WHAT TO DO? REVISIONS!

I’m more than willing to revise my picture book. However…

I’ve now written a half dozen revisions. Some bits of each of them are pretty good, some are not so good, some may be awful, some may be just right. Figuring out how to choose those bits and eliminate the rest has become my dilemma.

This is what I’m going to try. I will put each revision in the same document, but each will have its own color. Then I will cut and paste bits of the different colored versions that are related to one another.

My hope is that when I see the opening page in all the different colors, I can meld the best words and phrases together.

Maybe it will work. May not. If not? Try again!

WHAT IF?

This morning I asked my daughter, “What if I hadn’t said you couldn’t be a nurse when you were ten, because you fainted when having your finger pricked? Would you have become a nurse sooner?”

Her answer, “I don’t know.”

Her question, “What if you hadn’t told me I was adopted all my life, how would I have reacted when I was older and you told me? I might have been angry, but knowing, it was just part of life, I didn’t think about it.”

There have been so many times I could ask myself, “What if…?”

No one can answer the question. To spend time lamenting my choice is to deny my life as it is. My choices have given me life now. The question I need to answer is not what if, but what am I going to do with my life now?
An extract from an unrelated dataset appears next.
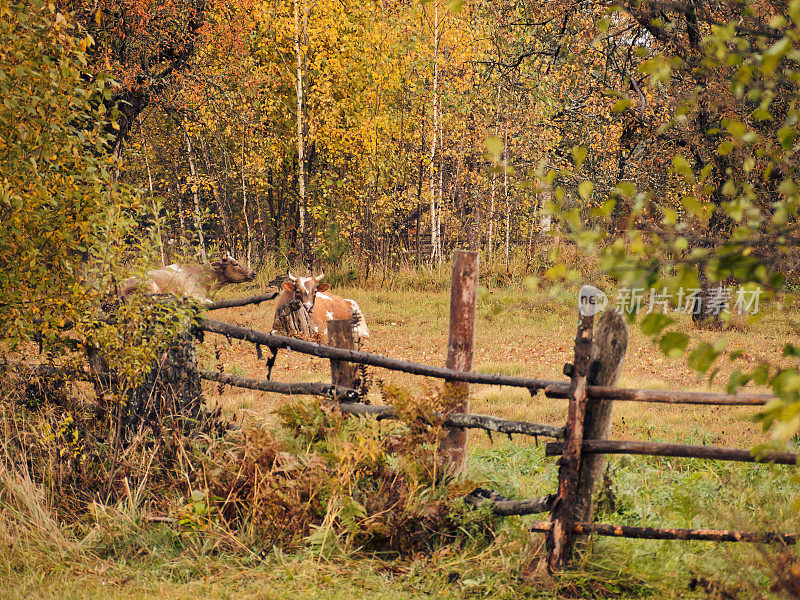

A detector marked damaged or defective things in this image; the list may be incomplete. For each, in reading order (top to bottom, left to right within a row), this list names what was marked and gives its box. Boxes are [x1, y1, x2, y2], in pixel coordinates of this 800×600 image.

rusty fence post [330, 316, 358, 396]
rusty fence post [440, 251, 478, 476]
rusty fence post [548, 286, 596, 572]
I could mourn all the choices I didn’t make. What would that get me? A sad life.

I can look for opportunities to help someone have a better life, to learn something new, to understand another part of the world I live in, to write stories to share with children and adults.

The world is full of possibilities. I have no time for “what if.” I’m busy with “now.”

TIME TO START AGAIN

It has been quite a long time since I last posted. The main reason is that I am starting a new life as a single. After knowing my man for over 60 years including 58 years of marriage, we said “I love you, good bye”. Not easy, but right. To prolong the goodbye with artificial life on machines would have been cruel and against his will.

I come and go on my own schedule. I am learning to cook for one – not always easy. I always make too much. I don’t have to get up to care for anyone but myself.

Tears fall sometimes, but there are times to laugh and smile with my family and friends, who bolster my spirits, take care of details and put me back together.

I am still an author. So I continue to write and edit and write and edit. Isn’t that what an author does?